Конечно, умирать никому неохота. Но и тут у солдата своя мерка. Он должен уметь убить врага. Пересилить, перехитрить, обмануть и убить. А самому выжить, чтобы делать свое дело дальше и радоваться всему, что есть на свете живое. Для того тебя и строю учили, и винтовку дали, и к орудию приставили. Ты — солдат, и ты должен… Не ты на его землю пришел, а он на твою… Со смертью пришел. И ты должен найти способ не дать убить себя… Должен. Но как же так получилось, что двоих — Хведора и Лександры — уже нету? И все вышло так просто! Взяли, как овечек из хлева. Давно ли говорил Лександра: «Мы еще повоюем. А ежели большего не удастся, то хоть свою жизнь разменяю на чужую: смерть на смерть». А вышло, что и этого сделать не успел. И Хведор тоже. Приехали, скрутили руки, поставили к стенке и расстреляли. И помогал ведь свой же, сосед. Да кому помогал!.. «Дай тебе боже разум, а мне гроши…» «Были когда-то свои, а только теперь…» «И ты тоже, вопщетки…» «Там разберемся…» Разберемся!..
— Вопщетки, если по правде брать, и я должен был лежать вместе с ними, — промолвил Игнат, опустив руки с рубанком на доску, которую строгал.
— Не очень много ума надо, чтоб додуматься до такого, — понуро заметил Тимох. — Мог и ты быть, и я, и другие.
— Хведор с Лександрой заходили за мной, когда шли к Мостовскому, а я как раз перед тем косить выбрался, — вел свое Игнат.
Тимох пристально посмотрел на него, подошел ближе, навис над ним горбоносым лицом, прошептал, почти прошипел над ухом:
— Тебе хочется землю парить? Так я скажу: твое время еще придет, не волнуйся. Можно сказать, все только начинается, и надо думать.
— Я и думаю, — упрямо повторил Игнат.
В это время тишину Яворского леса взорвал отчаянный тонкий вопль. Он повторился несколько раз и затих, Липница встречала подводу с убитыми.

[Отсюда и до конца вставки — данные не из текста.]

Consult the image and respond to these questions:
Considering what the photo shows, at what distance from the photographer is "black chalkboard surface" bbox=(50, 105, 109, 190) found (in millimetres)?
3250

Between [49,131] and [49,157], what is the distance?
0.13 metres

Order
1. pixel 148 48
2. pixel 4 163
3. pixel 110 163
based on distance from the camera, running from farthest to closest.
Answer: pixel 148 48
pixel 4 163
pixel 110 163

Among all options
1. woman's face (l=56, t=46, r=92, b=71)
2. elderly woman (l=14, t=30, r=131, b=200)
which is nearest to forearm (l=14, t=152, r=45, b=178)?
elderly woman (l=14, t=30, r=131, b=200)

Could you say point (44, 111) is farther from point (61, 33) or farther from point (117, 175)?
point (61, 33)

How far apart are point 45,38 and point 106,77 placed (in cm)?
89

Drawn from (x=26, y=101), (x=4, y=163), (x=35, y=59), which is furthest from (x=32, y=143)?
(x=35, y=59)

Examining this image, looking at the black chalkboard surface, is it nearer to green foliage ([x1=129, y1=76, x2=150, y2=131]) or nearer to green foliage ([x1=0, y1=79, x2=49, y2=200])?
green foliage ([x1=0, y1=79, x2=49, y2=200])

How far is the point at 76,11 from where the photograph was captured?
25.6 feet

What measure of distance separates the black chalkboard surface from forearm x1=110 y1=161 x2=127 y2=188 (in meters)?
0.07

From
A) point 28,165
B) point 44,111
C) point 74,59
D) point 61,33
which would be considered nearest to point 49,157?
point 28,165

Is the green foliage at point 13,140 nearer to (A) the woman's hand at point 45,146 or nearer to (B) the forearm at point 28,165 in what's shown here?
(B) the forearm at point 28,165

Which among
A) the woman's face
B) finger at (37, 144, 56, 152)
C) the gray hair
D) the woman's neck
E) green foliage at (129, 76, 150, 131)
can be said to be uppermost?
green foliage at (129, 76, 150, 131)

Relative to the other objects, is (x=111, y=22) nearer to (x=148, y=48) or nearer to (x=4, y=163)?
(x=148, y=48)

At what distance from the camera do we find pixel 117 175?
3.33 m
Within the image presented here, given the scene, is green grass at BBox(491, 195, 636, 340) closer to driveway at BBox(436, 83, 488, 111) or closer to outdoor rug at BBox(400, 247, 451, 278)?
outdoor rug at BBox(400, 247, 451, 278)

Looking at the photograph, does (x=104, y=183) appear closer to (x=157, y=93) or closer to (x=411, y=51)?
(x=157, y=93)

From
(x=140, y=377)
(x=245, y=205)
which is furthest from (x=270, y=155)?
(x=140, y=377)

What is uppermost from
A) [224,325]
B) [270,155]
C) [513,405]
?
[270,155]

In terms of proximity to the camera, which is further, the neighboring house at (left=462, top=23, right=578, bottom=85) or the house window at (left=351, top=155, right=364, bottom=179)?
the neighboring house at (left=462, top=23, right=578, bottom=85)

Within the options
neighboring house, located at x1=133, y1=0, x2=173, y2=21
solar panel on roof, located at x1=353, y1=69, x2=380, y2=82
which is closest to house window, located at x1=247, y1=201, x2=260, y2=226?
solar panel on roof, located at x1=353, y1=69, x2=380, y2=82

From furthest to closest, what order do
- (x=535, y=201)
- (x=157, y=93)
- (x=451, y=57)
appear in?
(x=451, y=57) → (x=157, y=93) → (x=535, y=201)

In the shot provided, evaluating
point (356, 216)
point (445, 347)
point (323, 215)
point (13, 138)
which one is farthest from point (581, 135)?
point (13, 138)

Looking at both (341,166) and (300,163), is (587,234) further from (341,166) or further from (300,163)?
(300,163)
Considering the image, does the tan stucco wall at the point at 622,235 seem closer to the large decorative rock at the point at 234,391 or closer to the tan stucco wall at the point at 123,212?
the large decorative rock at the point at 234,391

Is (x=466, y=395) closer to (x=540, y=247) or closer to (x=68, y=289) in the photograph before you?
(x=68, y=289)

Хоронили их той же ночью: никто не знал, что будет завтра, а ждать можно было всего. Ярко светила полная луна, белым отсвечивала кора берез, тусклый матовый блеск лежал на высоких мраморных памятниках, и издали чудилось, будто это не памятники, а огромные застывшие привидения. Странно и жутко было видеть среди этого застывшего безмолвия людей, темными тенями снующих между могил. Обессиленно всхлипывали наплакавшиеся женщины. Молча, роняя редкие слова, исполняли обязательную в таких случаях невеселую работу мужчины. Гулко стучали молотки, которыми заколачивали крышки домовин, шаркали лопаты, засыпая могилы. Потом цепочка людей потянулась обратно в село.
А на болоте, перебивая друг друга, словно поддразнивая, драли глотки, аж стонала округа, два дергача. И с такой охотой, словно с насмешкой: «Драч, драч! Драч, драч!..» Прямо хоть позатыкай глотки.
Этой же ночью Игнат с Тимохом ушли из Липницы. «Время крутое, а бог дважды не милует. Надо самим думать. В Липнице пока что делать нечего», — сказал Игнат Марине.
Идти решили в Леневку, к шурину Тимоха, а там видно будет. Кого-то ведь должны найти.